Paulie is an unwilling solitary, one of this family show's few major figures to be childless and unmarried. The other is Corrado Junior, who has also thought of Tony as a substitute son (when he hasn't been trying to dispose of him) and who also talks a lot. But he can't reminisce much, because most of his memory has gone. What remains is the ability to tell some (very funny) jokes and the opportunity to organize illicit poker games, played for candies, with real (definitely not diet) Coke for refreshment: some comedown for a former don. He takes one inmate under his wing, an angry young Asian whom at one confused point Corrado Junior addresses as "Anthony." And here again - a Shakespearean image of disorder - the rude son comes near to killing the father dead.

There's another common factor in the two narratives: incontinence. Junior, when off his medication, can't control his bladder. Down in Florida lives - apparently rather well - Beansie, confined to a wheelchair after being viciously run over by Richie Aprile seasons ago. He excuses himself from the dinner table "to empty my bag," prompting Paulie - a survivor of prostate cancer - to murmur, "Kill me first." Junior seems to agree; he goes back on his meds, at the cost of being sedated into a living death. This inmate won't be escaping any time soon.

This was a low-key episode, after the previous week's fireworks display. (The show seems to be alternating them.) But the themes continue to develop, as Tony loses faith in one subordinate after another and as his business loses any glamour it may have had: Tony, who once trafficked in jewelry and Rolex watches at least, is now reduced to beach furniture, expired Fosomax and Black and Decker power drills. The show is great at brand names, and I doubt if it's product placement. Paulie's peace offering to the Sopranos is a deluxe espresso machine. "Who's at the door?" asks Tony, when it's delivered. "Williams-Sonoma," answers Carmela.

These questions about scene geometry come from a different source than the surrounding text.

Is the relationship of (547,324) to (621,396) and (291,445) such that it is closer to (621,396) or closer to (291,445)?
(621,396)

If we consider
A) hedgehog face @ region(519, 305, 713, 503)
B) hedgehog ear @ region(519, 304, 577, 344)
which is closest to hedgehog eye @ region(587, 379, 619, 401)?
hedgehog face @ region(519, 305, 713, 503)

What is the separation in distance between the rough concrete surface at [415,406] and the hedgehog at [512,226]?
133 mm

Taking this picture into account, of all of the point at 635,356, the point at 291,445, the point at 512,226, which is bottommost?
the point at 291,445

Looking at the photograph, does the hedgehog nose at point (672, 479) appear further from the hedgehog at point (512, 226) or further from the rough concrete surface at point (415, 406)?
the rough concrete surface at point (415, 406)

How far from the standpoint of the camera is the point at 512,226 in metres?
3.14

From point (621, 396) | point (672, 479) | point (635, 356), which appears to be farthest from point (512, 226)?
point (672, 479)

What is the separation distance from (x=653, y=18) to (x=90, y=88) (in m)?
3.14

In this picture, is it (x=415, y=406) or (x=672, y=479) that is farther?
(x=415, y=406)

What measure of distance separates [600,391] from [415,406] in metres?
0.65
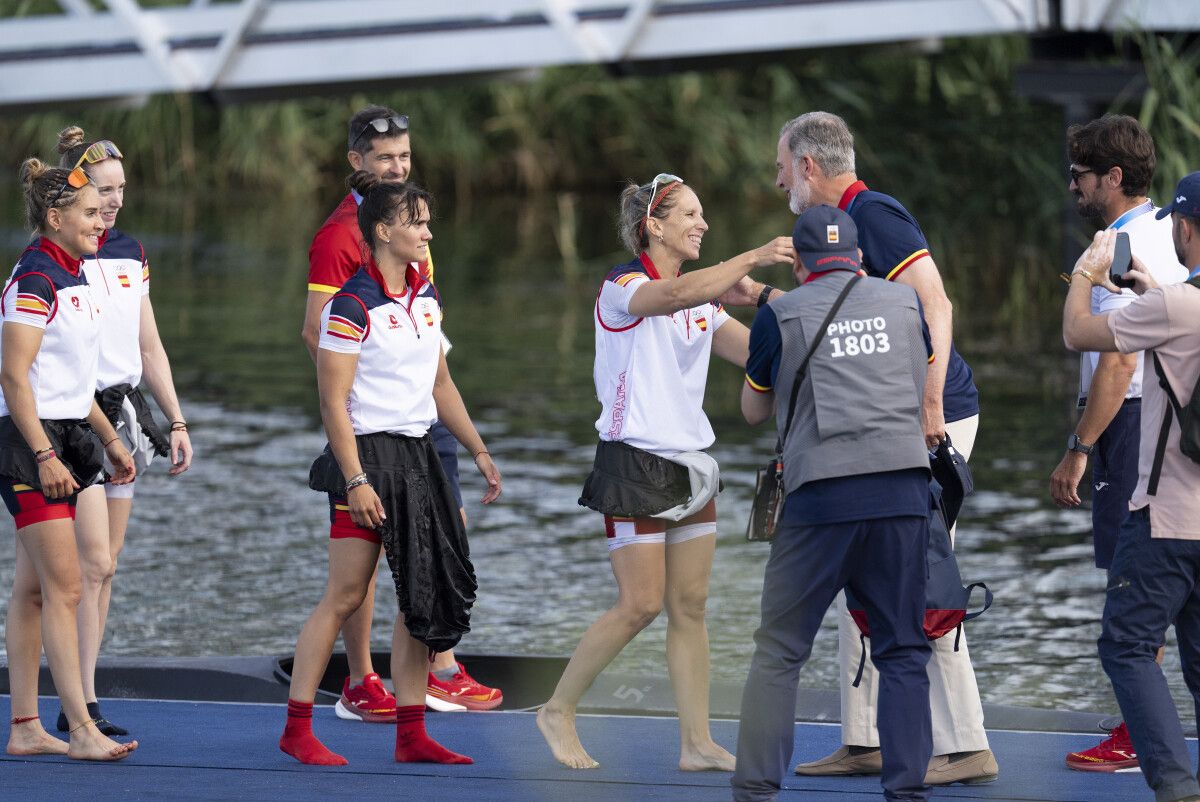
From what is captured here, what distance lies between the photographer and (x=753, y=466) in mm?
11602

Fancy gifts or not, the mob and most of its members are decaying, and they know it. And this really is the answer to those who complain, as a reader did on the National Post's letters page last week, that the show glorifies crime. It certainly appeals, as fiction always has, to a human fascination with outlaws and violence. Like other such "despicable" works as Macbeth and Crime and Punishment, it takes a killer for its protagonist and tells the story largely from his point of view. Like them, too, it has a religious context. These people are all believers: Paulie has worked out exactly how much time he'll have to spend in purgatory, and he reckons he can do the time. Tony's conscience is more sophisticated. He draws lines. But he can't stop himself from crossing them. The show doesn't have to judge him for us. He judges himself.